• **What you need to do**:
Start at the top of the records below and copy them exactly to the end.

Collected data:
◆ ◆ ◆ ◆ ◆ ◆ ◆

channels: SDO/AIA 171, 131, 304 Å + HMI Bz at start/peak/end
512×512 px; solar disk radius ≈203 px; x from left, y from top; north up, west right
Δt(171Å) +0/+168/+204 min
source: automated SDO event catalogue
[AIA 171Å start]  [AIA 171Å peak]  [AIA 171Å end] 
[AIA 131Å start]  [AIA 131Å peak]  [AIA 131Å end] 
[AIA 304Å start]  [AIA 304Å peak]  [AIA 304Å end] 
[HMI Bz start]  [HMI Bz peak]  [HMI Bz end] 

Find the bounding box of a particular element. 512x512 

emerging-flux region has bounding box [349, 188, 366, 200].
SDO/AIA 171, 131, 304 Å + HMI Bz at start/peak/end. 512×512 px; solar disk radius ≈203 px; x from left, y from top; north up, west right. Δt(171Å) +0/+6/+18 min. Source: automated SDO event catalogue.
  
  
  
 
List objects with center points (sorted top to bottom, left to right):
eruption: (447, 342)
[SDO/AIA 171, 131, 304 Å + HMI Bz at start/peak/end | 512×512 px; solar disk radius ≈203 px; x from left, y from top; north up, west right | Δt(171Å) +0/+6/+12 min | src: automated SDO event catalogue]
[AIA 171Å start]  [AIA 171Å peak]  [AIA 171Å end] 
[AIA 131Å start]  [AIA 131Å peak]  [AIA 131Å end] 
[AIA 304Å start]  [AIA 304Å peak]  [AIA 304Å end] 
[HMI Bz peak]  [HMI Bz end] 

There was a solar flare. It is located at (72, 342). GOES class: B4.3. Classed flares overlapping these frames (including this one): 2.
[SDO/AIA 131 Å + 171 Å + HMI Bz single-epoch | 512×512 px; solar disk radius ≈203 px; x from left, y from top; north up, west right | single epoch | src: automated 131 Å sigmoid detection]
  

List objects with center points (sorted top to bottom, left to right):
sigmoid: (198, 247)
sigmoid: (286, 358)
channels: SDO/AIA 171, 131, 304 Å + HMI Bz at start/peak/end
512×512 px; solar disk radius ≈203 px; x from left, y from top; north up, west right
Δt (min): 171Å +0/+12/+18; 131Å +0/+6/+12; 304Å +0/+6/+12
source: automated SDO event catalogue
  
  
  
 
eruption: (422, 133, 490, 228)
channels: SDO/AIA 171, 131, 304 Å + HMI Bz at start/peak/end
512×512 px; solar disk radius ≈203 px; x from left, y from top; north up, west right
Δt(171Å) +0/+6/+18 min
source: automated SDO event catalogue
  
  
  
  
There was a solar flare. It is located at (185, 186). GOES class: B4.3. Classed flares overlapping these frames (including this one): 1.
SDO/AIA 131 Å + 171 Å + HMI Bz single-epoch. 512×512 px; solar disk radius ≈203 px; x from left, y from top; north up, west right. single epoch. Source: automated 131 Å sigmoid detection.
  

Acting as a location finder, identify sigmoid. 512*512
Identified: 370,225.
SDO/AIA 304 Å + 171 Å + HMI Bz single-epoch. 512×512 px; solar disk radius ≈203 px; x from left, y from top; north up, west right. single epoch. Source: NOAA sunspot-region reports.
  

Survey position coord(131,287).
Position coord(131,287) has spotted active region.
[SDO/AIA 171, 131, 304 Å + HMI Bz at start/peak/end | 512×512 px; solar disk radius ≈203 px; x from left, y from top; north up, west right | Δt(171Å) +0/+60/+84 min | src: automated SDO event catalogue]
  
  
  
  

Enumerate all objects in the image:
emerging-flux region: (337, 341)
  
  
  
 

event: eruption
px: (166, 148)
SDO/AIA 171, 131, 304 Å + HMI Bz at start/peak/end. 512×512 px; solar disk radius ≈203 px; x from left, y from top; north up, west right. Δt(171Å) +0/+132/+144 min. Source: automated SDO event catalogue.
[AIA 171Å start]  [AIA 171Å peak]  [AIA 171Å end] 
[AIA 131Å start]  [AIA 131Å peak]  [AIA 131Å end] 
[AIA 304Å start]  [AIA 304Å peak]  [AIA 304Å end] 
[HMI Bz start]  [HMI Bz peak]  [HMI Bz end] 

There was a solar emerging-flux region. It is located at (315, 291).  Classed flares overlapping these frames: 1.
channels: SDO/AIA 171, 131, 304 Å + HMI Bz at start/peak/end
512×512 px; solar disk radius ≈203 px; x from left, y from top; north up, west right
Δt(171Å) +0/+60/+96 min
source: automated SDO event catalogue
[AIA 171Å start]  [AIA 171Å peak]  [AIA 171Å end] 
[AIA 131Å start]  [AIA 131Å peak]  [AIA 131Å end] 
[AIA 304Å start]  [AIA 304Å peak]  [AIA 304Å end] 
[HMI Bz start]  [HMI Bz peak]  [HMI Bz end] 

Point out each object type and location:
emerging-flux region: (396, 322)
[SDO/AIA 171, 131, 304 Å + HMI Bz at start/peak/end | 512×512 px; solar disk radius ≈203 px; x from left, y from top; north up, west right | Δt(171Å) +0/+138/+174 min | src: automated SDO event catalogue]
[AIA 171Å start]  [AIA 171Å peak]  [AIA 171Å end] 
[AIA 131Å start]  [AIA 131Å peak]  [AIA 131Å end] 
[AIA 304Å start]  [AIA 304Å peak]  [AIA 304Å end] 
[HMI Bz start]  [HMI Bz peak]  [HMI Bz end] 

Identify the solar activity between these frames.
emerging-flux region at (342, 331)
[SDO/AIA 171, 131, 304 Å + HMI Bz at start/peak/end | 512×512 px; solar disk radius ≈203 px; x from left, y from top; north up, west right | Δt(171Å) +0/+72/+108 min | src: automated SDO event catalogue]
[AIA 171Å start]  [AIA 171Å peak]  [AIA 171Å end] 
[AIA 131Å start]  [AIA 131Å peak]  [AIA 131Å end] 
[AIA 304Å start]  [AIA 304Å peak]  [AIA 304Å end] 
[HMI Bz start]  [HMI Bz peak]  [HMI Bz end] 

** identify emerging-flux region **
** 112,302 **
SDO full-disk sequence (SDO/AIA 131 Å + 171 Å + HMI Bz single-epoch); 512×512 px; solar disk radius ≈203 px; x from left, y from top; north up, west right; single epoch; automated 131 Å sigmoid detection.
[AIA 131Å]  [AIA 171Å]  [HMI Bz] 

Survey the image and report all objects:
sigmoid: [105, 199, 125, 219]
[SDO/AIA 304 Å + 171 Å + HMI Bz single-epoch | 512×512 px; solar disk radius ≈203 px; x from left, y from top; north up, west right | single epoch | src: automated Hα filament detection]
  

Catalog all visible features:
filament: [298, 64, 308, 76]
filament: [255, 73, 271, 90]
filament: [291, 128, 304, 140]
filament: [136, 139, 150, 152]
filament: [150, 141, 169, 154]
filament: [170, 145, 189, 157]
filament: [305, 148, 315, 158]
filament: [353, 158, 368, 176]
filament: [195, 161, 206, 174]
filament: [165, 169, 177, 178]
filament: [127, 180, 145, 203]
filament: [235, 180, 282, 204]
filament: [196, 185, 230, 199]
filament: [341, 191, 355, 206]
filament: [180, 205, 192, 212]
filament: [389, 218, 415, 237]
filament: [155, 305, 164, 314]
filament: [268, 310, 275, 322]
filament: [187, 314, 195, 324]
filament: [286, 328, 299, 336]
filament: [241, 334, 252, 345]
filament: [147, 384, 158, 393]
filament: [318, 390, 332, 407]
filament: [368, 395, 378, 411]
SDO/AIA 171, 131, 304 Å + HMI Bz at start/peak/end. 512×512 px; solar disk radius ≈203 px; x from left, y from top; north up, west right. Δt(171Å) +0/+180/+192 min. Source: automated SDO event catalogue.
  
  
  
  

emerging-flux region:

◆ ◆ ◆ ◆ ◆ ◆ ◆

• **Solution to the problem**:
channels: SDO/AIA 171, 131, 304 Å + HMI Bz at start/peak/end
512×512 px; solar disk radius ≈203 px; x from left, y from top; north up, west right
Δt(171Å) +0/+168/+204 min
source: automated SDO event catalogue
[AIA 171Å start]  [AIA 171Å peak]  [AIA 171Å end] 
[AIA 131Å start]  [AIA 131Å peak]  [AIA 131Å end] 
[AIA 304Å start]  [AIA 304Å peak]  [AIA 304Å end] 
[HMI Bz start]  [HMI Bz peak]  [HMI Bz end] 

Find the bounding box of a particular element. 512x512 

emerging-flux region has bounding box [349, 188, 366, 200].
SDO/AIA 171, 131, 304 Å + HMI Bz at start/peak/end. 512×512 px; solar disk radius ≈203 px; x from left, y from top; north up, west right. Δt(171Å) +0/+6/+18 min. Source: automated SDO event catalogue.
  
  
  
 
List objects with center points (sorted top to bottom, left to right):
eruption: (447, 342)
[SDO/AIA 171, 131, 304 Å + HMI Bz at start/peak/end | 512×512 px; solar disk radius ≈203 px; x from left, y from top; north up, west right | Δt(171Å) +0/+6/+12 min | src: automated SDO event catalogue]
[AIA 171Å start]  [AIA 171Å peak]  [AIA 171Å end] 
[AIA 131Å start]  [AIA 131Å peak]  [AIA 131Å end] 
[AIA 304Å start]  [AIA 304Å peak]  [AIA 304Å end] 
[HMI Bz peak]  [HMI Bz end] 

There was a solar flare. It is located at (72, 342). GOES class: B4.3. Classed flares overlapping these frames (including this one): 2.
[SDO/AIA 131 Å + 171 Å + HMI Bz single-epoch | 512×512 px; solar disk radius ≈203 px; x from left, y from top; north up, west right | single epoch | src: automated 131 Å sigmoid detection]
  

List objects with center points (sorted top to bottom, left to right):
sigmoid: (198, 247)
sigmoid: (286, 358)
channels: SDO/AIA 171, 131, 304 Å + HMI Bz at start/peak/end
512×512 px; solar disk radius ≈203 px; x from left, y from top; north up, west right
Δt (min): 171Å +0/+12/+18; 131Å +0/+6/+12; 304Å +0/+6/+12
source: automated SDO event catalogue
  
  
  
 
eruption: (422, 133, 490, 228)
channels: SDO/AIA 171, 131, 304 Å + HMI Bz at start/peak/end
512×512 px; solar disk radius ≈203 px; x from left, y from top; north up, west right
Δt(171Å) +0/+6/+18 min
source: automated SDO event catalogue
  
  
  
  
There was a solar flare. It is located at (185, 186). GOES class: B4.3. Classed flares overlapping these frames (including this one): 1.
SDO/AIA 131 Å + 171 Å + HMI Bz single-epoch. 512×512 px; solar disk radius ≈203 px; x from left, y from top; north up, west right. single epoch. Source: automated 131 Å sigmoid detection.
  

Acting as a location finder, identify sigmoid. 512*512
Identified: 370,225.
SDO/AIA 304 Å + 171 Å + HMI Bz single-epoch. 512×512 px; solar disk radius ≈203 px; x from left, y from top; north up, west right. single epoch. Source: NOAA sunspot-region reports.
  

Survey position coord(131,287).
Position coord(131,287) has spotted active region.
[SDO/AIA 171, 131, 304 Å + HMI Bz at start/peak/end | 512×512 px; solar disk radius ≈203 px; x from left, y from top; north up, west right | Δt(171Å) +0/+60/+84 min | src: automated SDO event catalogue]
  
  
  
  

Enumerate all objects in the image:
emerging-flux region: (337, 341)
  
  
  
 

event: eruption
px: (166, 148)
SDO/AIA 171, 131, 304 Å + HMI Bz at start/peak/end. 512×512 px; solar disk radius ≈203 px; x from left, y from top; north up, west right. Δt(171Å) +0/+132/+144 min. Source: automated SDO event catalogue.
[AIA 171Å start]  [AIA 171Å peak]  [AIA 171Å end] 
[AIA 131Å start]  [AIA 131Å peak]  [AIA 131Å end] 
[AIA 304Å start]  [AIA 304Å peak]  [AIA 304Å end] 
[HMI Bz start]  [HMI Bz peak]  [HMI Bz end] 

There was a solar emerging-flux region. It is located at (315, 291).  Classed flares overlapping these frames: 1.
channels: SDO/AIA 171, 131, 304 Å + HMI Bz at start/peak/end
512×512 px; solar disk radius ≈203 px; x from left, y from top; north up, west right
Δt(171Å) +0/+60/+96 min
source: automated SDO event catalogue
[AIA 171Å start]  [AIA 171Å peak]  [AIA 171Å end] 
[AIA 131Å start]  [AIA 131Å peak]  [AIA 131Å end] 
[AIA 304Å start]  [AIA 304Å peak]  [AIA 304Å end] 
[HMI Bz start]  [HMI Bz peak]  [HMI Bz end] 

Point out each object type and location:
emerging-flux region: (396, 322)
[SDO/AIA 171, 131, 304 Å + HMI Bz at start/peak/end | 512×512 px; solar disk radius ≈203 px; x from left, y from top; north up, west right | Δt(171Å) +0/+138/+174 min | src: automated SDO event catalogue]
[AIA 171Å start]  [AIA 171Å peak]  [AIA 171Å end] 
[AIA 131Å start]  [AIA 131Å peak]  [AIA 131Å end] 
[AIA 304Å start]  [AIA 304Å peak]  [AIA 304Å end] 
[HMI Bz start]  [HMI Bz peak]  [HMI Bz end] 

Identify the solar activity between these frames.
emerging-flux region at (342, 331)
[SDO/AIA 171, 131, 304 Å + HMI Bz at start/peak/end | 512×512 px; solar disk radius ≈203 px; x from left, y from top; north up, west right | Δt(171Å) +0/+72/+108 min | src: automated SDO event catalogue]
[AIA 171Å start]  [AIA 171Å peak]  [AIA 171Å end] 
[AIA 131Å start]  [AIA 131Å peak]  [AIA 131Å end] 
[AIA 304Å start]  [AIA 304Å peak]  [AIA 304Å end] 
[HMI Bz start]  [HMI Bz peak]  [HMI Bz end] 

** identify emerging-flux region **
** 112,302 **
SDO full-disk sequence (SDO/AIA 131 Å + 171 Å + HMI Bz single-epoch); 512×512 px; solar disk radius ≈203 px; x from left, y from top; north up, west right; single epoch; automated 131 Å sigmoid detection.
[AIA 131Å]  [AIA 171Å]  [HMI Bz] 

Survey the image and report all objects:
sigmoid: [105, 199, 125, 219]
[SDO/AIA 304 Å + 171 Å + HMI Bz single-epoch | 512×512 px; solar disk radius ≈203 px; x from left, y from top; north up, west right | single epoch | src: automated Hα filament detection]
  

Catalog all visible features:
filament: [298, 64, 308, 76]
filament: [255, 73, 271, 90]
filament: [291, 128, 304, 140]
filament: [136, 139, 150, 152]
filament: [150, 141, 169, 154]
filament: [170, 145, 189, 157]
filament: [305, 148, 315, 158]
filament: [353, 158, 368, 176]
filament: [195, 161, 206, 174]
filament: [165, 169, 177, 178]
filament: [127, 180, 145, 203]
filament: [235, 180, 282, 204]
filament: [196, 185, 230, 199]
filament: [341, 191, 355, 206]
filament: [180, 205, 192, 212]
filament: [389, 218, 415, 237]
filament: [155, 305, 164, 314]
filament: [268, 310, 275, 322]
filament: [187, 314, 195, 324]
filament: [286, 328, 299, 336]
filament: [241, 334, 252, 345]
filament: [147, 384, 158, 393]
filament: [318, 390, 332, 407]
filament: [368, 395, 378, 411]
SDO/AIA 171, 131, 304 Å + HMI Bz at start/peak/end. 512×512 px; solar disk radius ≈203 px; x from left, y from top; north up, west right. Δt(171Å) +0/+180/+192 min. Source: automated SDO event catalogue.
  
  
  
  

emerging-flux region:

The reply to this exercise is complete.